(Beginning of TEXT SHOWN)
Is this legal?  The epochs are not created on 2 and 3, but not on 0 and 1 as
a result of the fences.  We know the fences are collective, but is the creation
of the epochs?

even worse example
------------------
(0)               (1)                 (2)                (3)
fence             fence               fence              fence
put(1)            put(0)              start(3)           post(2)
                                      put(3)             put(2)
                                      complete()         wait()
                                      barrier(2,3)       barrier(2,3)
                                      put(3)             put(2)
fence             fence               fence              fence

What about that one?

Bill: FIX THE TEXT! (meaning we should propose a clarification to the standard)

goals:
1) no mixed-mode stuff between fence and the others...

approach:
0) comb through chapter and see if something is already there.
1) description of problem (our examples, building up w/ 2)
2) we know this wasn't intended
3) propose clarifications


what next?
----------
david: looking this as a building-block sort of thing as we did with xfer.
is there a way to approach this in the same way?

the obvious blocks would be access and/or exposure epochs.

exposure epochs can be thought of as having a reference count, with the wait()
(or fence i guess) blocking until the refcount hits 0.

Q: do we, in our code, to explicitly define epochs?  Is it harder to follow the
rules with or without them?

scenarios:
- fence, how do you know who did ops/created epochs?
- which is the right approach?
- aggressive vs. combined?


we are probably going to punt on detecting errors between overlapping windows
at first.  later we could detect overlapping windows at create time and then do
error checking for invalid operations between windows on the destination at the
time the epochs are serviced (or whatever we call that)


brainstorm:

for non-aggregating case, a put creates a special car (including datatype etc.)
which sends a special header across to the target.  the target understands how
to receive these cars and will create a matching recv car to receive and store
the data appropriately (after creating the datatype if necessary...this is
still an unsolved problem).

an accumulate can be performed in the same manner, with a recv_mop being
created on the target instead of just a recv.

we can use the counter decrement capability we have created for use with cars
and requests in order to decrement counters in exposure epochs.  this will
allow for easy waits on epochs.

in the aggregating case, we would send a special header describing the
aggregated operations across to the target.  the target parses this header and
creates an appropriate car string.  the local side has already created the rest
of the cars necessary to perform the data transfer as well, relying on
completion dependencies on the local side to get the operations in the right
order.

we can serialize a datatype in a deterministic manner.

datatype caching is done on a demand basis.  we've talked about this before.
how does the need for retrieving a datatype fit into this special header scheme
laid out above?

For the heterogeneous case, the datatype definitions need to be expressed in
terms of element offsets, not bytes offsets.  For example, if a indexed type is
automatically converted and stored in terms of an hindexed type, the definition
sent to a remote process (with different type sizes) will contain incorrect
byte offsets for the remote machine.  We need to make sure to store the
original element displacement/offsets in the vector etc. cases where this is
how the datatype is originally defined, even if we use byte offsets locally.
(End of TEXT SHOWN)
(Beginning of DATA LISTING)
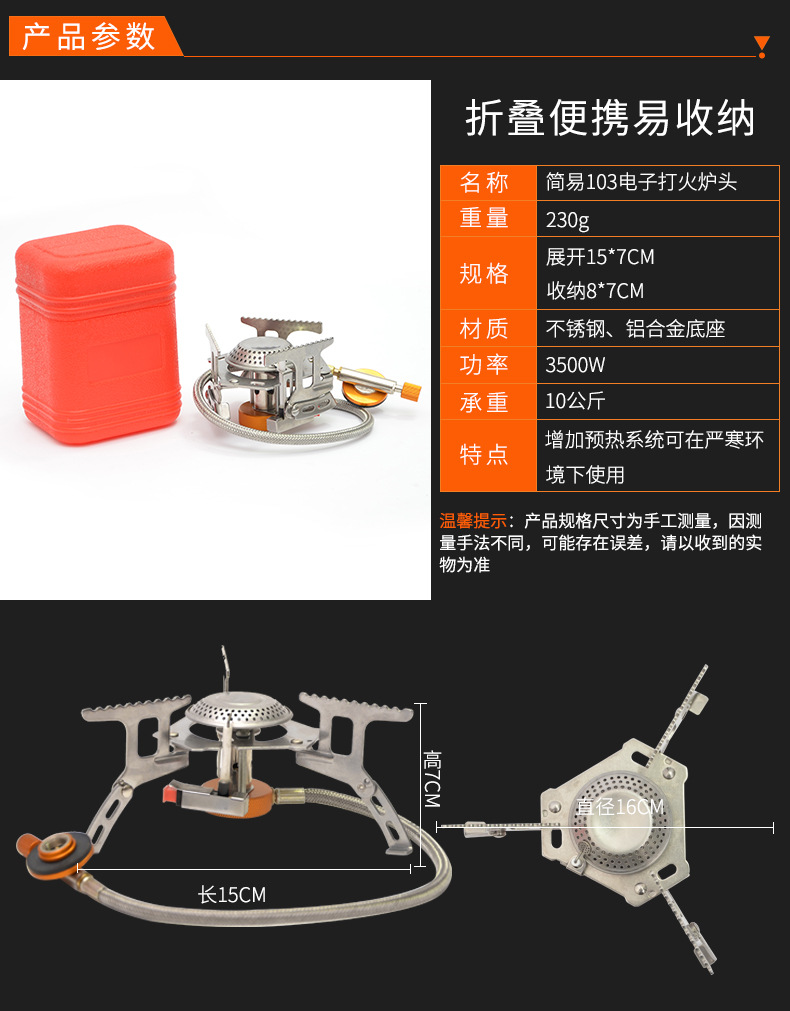 产品参数

折叠便携易收纳

| 名称 | 简易103电子打火炉头 |
|---|---|
| 重量 | 230g |
| 规格 | 展开15*7CM 收纳8*7CM |
| 材质 | 不锈钢、铝合金底座 |
| 功率 | 3500W |
| 承重 | 10公斤 |
| 特点 | 增加预热系统可在严寒环境下使用 |

温馨提示：产品规格尺寸为手工测量，因测量手法不同，可能存在误差，请以收到的实物为准

高7CM

长15CM

直径16CM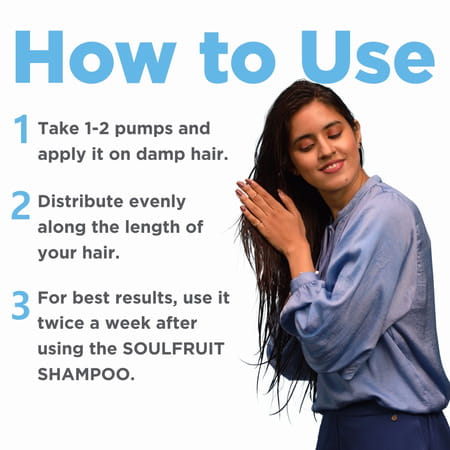 How to Use

1 Take 1-2 pumps and apply it on damp hair.

2 Distribute evenly along the length of your hair.

3 For best results, use it twice a week after using the SOULFRUIT SHAMPOO.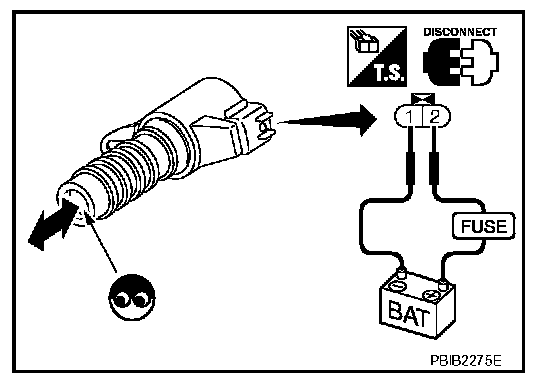 T.S.

DISCONNECT

1 2

FUSE

BAT

PBIB2275E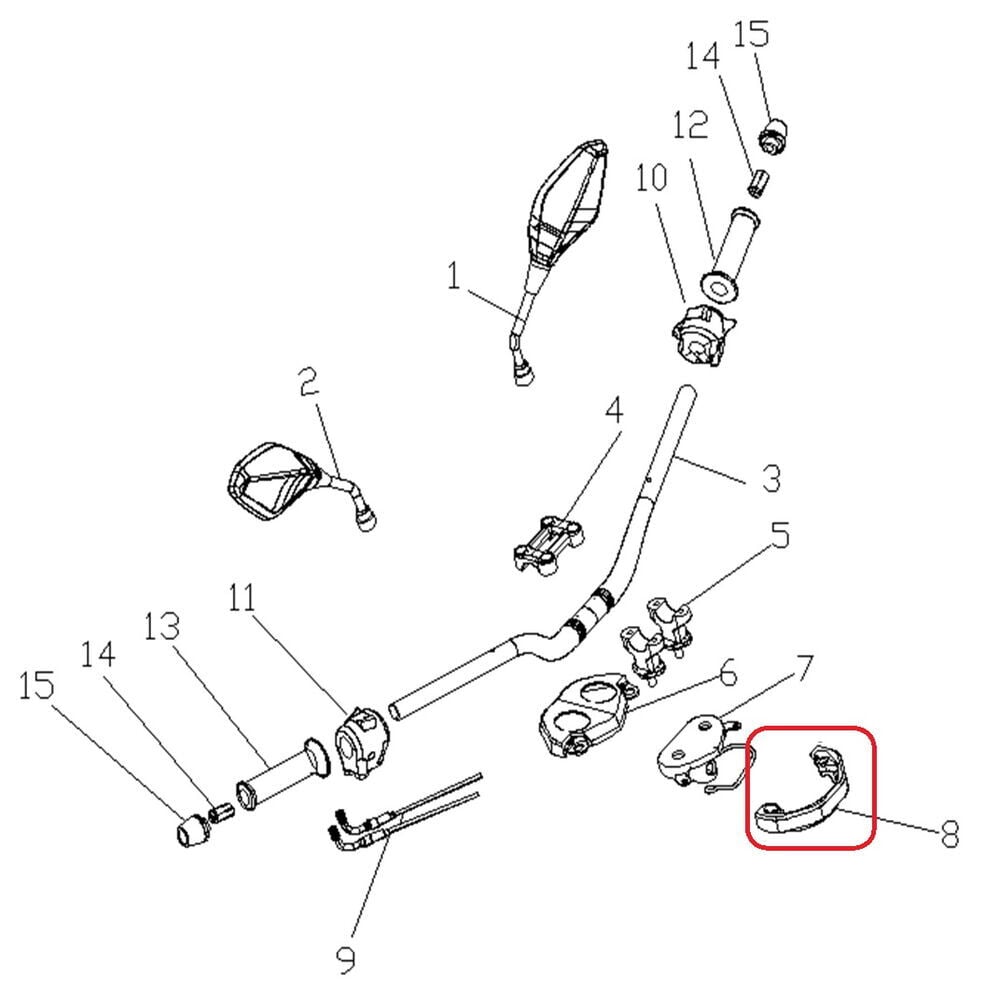 15
14
12
10
1
2
4
3
5
11
13
14
15
6
7
8
9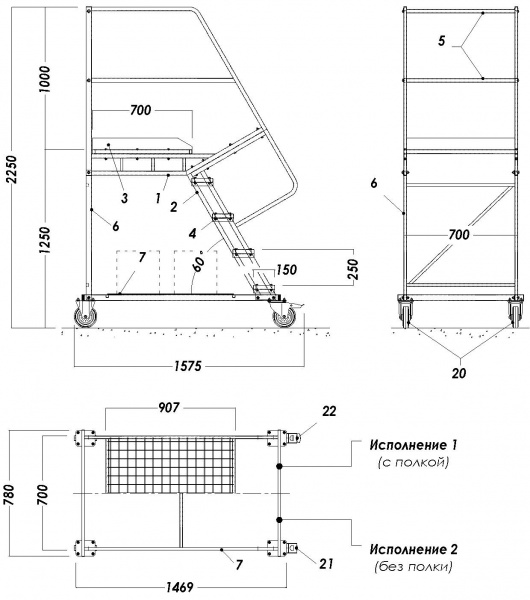 2250
1000
1250
700
3
1
2
6
4
7
60°
150
250
1575
5
6
700
20
907
22
780
700
7
21
1469
Исполнение 1
(с полкой)
Исполнение 2
(без полки)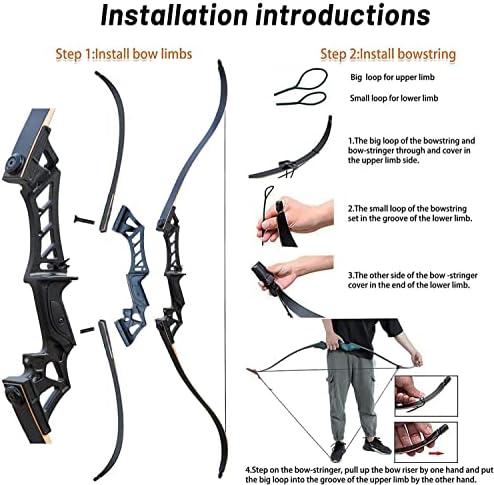 Installation introductions

Step 1:Install bow limbs

Step 2:Install bowstring

Big loop for upper limb

Small loop for lower limb

1.The big loop of the bowstring and bow-stringer through and cover in the upper limb side.

2.The small loop of the bowstring set in the groove of the lower limb.

3.The other side of the bow -stringer cover in the end of the lower limb.

4.Step on the bow-stringer, pull up the bow riser by one hand and put the big loop into the groove of the upper limb by the other hand.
(End of DATA LISTING)
### WORK REQUEST A:
According to the notes, why must datatype definitions in the heterogeneous case be expressed in element offsets rather than byte offsets? Answer in one to three sentences.
### WORK REQUEST B:
Repeat the part of the notes that begins at the words "1) description of" and ends after the words "refcount hits 0.".
The material shown here is separate from the notes.

### WRITTEN ANSWER A:
If a type such as an indexed type is automatically converted and stored as an hindexed type, the definition sent to a remote process with different type sizes will contain byte offsets that are incorrect for that remote machine. Keeping the original element displacements avoids this, even if byte offsets are used locally.

### WRITTEN ANSWER B:
1) description of problem (our examples, building up w/ 2)
2) we know this wasn't intended
3) propose clarifications


what next?
----------
david: looking this as a building-block sort of thing as we did with xfer.
is there a way to approach this in the same way?

the obvious blocks would be access and/or exposure epochs.

exposure epochs can be thought of as having a reference count, with the wait()
(or fence i guess) blocking until the refcount hits 0.